▶ [Text excerpt]
On mini mesos you might have the same problem, like libprocess might
bind to the loopback device. The other tricky thing is what the
individual docker containers can reach and by what host name then can. I
think my setup is quite similar I just opted to not use mini mesos and
created something quite similar. In that setup I create a docker network
for my containers so that they can see each other by name. the driver
for my framework is also running in a container so that I don't need the
native library on my system. This also has the effect that libprocess
should have no problems with the communication as it is all using IPs
from the same network.
You might also want to check the master log. In my case I saw a
framework registration immediately followed by a disconnect. I believe
this indicates that there is a communication issue.
On 27.09.2016 15:09, Gmail wrote:
Thanks Hendrik
I have solved that particular problem, when running a different framework in
docker. It was a bit of a challenge to get the right incantation of environment
variables and ports defined, but is working reliably now.

▶ [Supplied material]
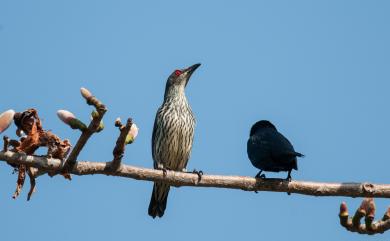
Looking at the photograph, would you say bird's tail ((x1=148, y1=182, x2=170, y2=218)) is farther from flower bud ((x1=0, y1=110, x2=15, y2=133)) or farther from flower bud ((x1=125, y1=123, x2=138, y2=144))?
flower bud ((x1=0, y1=110, x2=15, y2=133))

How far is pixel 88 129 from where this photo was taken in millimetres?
4000

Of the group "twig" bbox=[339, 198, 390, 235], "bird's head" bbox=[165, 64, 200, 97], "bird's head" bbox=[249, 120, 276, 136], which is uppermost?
"bird's head" bbox=[165, 64, 200, 97]

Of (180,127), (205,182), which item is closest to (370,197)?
(205,182)

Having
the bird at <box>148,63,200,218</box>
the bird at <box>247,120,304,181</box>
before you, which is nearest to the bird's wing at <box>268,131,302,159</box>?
the bird at <box>247,120,304,181</box>

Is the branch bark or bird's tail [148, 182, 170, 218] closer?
the branch bark

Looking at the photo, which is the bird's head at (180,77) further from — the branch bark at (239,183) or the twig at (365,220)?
the twig at (365,220)

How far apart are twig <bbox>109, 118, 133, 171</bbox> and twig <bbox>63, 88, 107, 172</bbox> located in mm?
229

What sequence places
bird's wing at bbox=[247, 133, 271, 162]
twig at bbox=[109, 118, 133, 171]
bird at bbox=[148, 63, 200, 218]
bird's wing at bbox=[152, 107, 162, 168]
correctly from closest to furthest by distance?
twig at bbox=[109, 118, 133, 171] → bird's wing at bbox=[247, 133, 271, 162] → bird at bbox=[148, 63, 200, 218] → bird's wing at bbox=[152, 107, 162, 168]

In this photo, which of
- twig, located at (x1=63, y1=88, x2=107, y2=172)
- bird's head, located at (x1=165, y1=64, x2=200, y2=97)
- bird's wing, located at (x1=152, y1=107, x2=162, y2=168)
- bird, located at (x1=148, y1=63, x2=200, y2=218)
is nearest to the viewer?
twig, located at (x1=63, y1=88, x2=107, y2=172)

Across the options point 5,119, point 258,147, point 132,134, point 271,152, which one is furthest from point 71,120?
point 258,147

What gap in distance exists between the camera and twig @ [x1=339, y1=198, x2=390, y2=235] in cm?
451

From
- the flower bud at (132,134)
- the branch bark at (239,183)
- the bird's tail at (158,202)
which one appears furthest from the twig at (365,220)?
the bird's tail at (158,202)

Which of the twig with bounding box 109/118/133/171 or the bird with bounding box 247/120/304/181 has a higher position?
the bird with bounding box 247/120/304/181

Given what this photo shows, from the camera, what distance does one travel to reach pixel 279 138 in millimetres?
7277
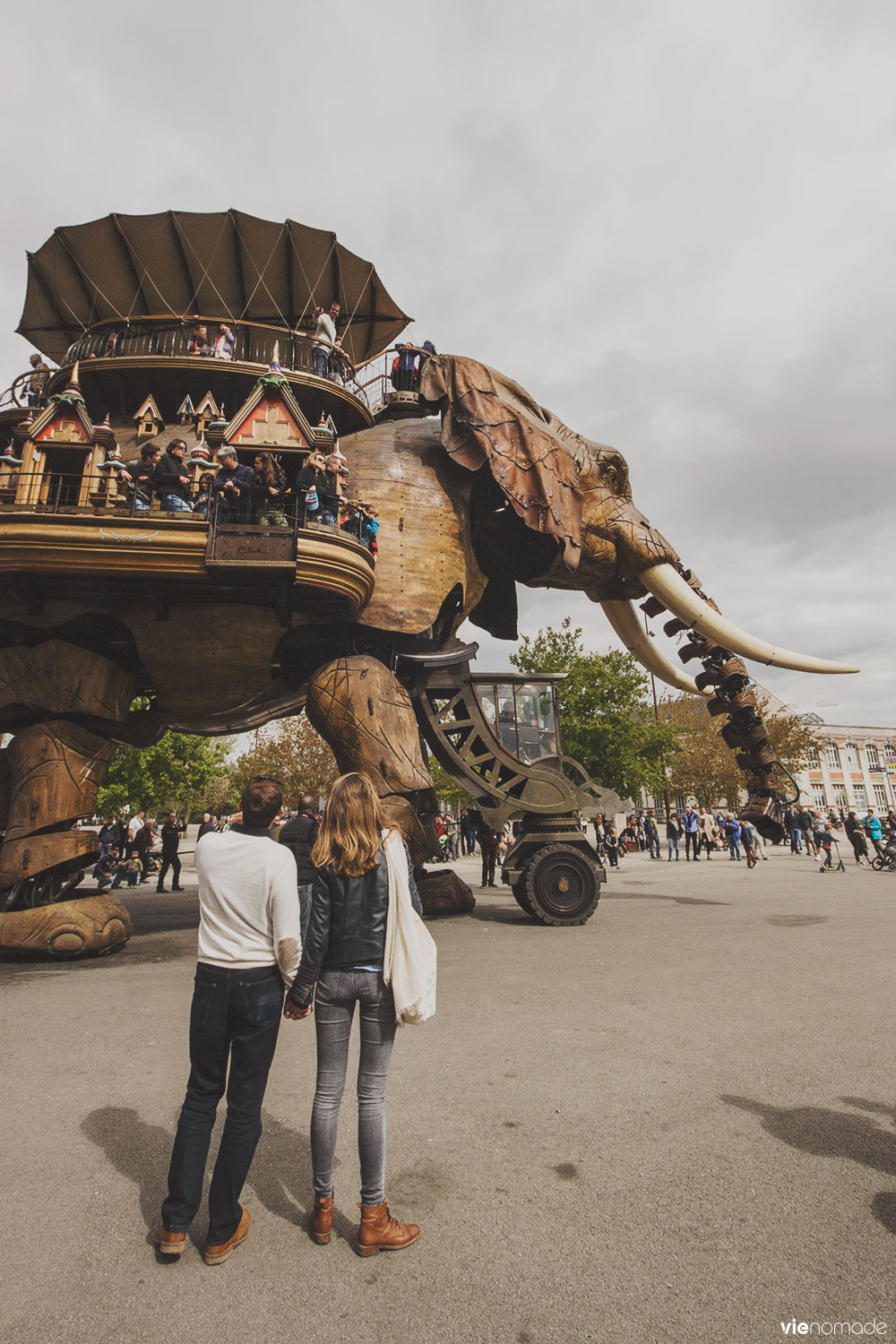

▶ [Exercise set]
1. Transcribe the passage of the Mesos networking thread from "On mini mesos" to "the same network.".
2. In the Mesos networking thread, why does the writer run the framework driver in a container, and what additional effect of this arrangement does the writer mention? Answer in one to three sentences.

▶ [Set of answers]
1.
On mini mesos you might have the same problem, like libprocess might
bind to the loopback device. The other tricky thing is what the
individual docker containers can reach and by what host name then can. I
think my setup is quite similar I just opted to not use mini mesos and
created something quite similar. In that setup I create a docker network
for my containers so that they can see each other by name. the driver
for my framework is also running in a container so that I don't need the
native library on my system. This also has the effect that libprocess
should have no problems with the communication as it is all using IPs
from the same network.

2. The writer runs the driver in a container so that the native library is not needed on the writer's own system. This also means that libprocess should have no communication problems, since everything uses IPs from the same network.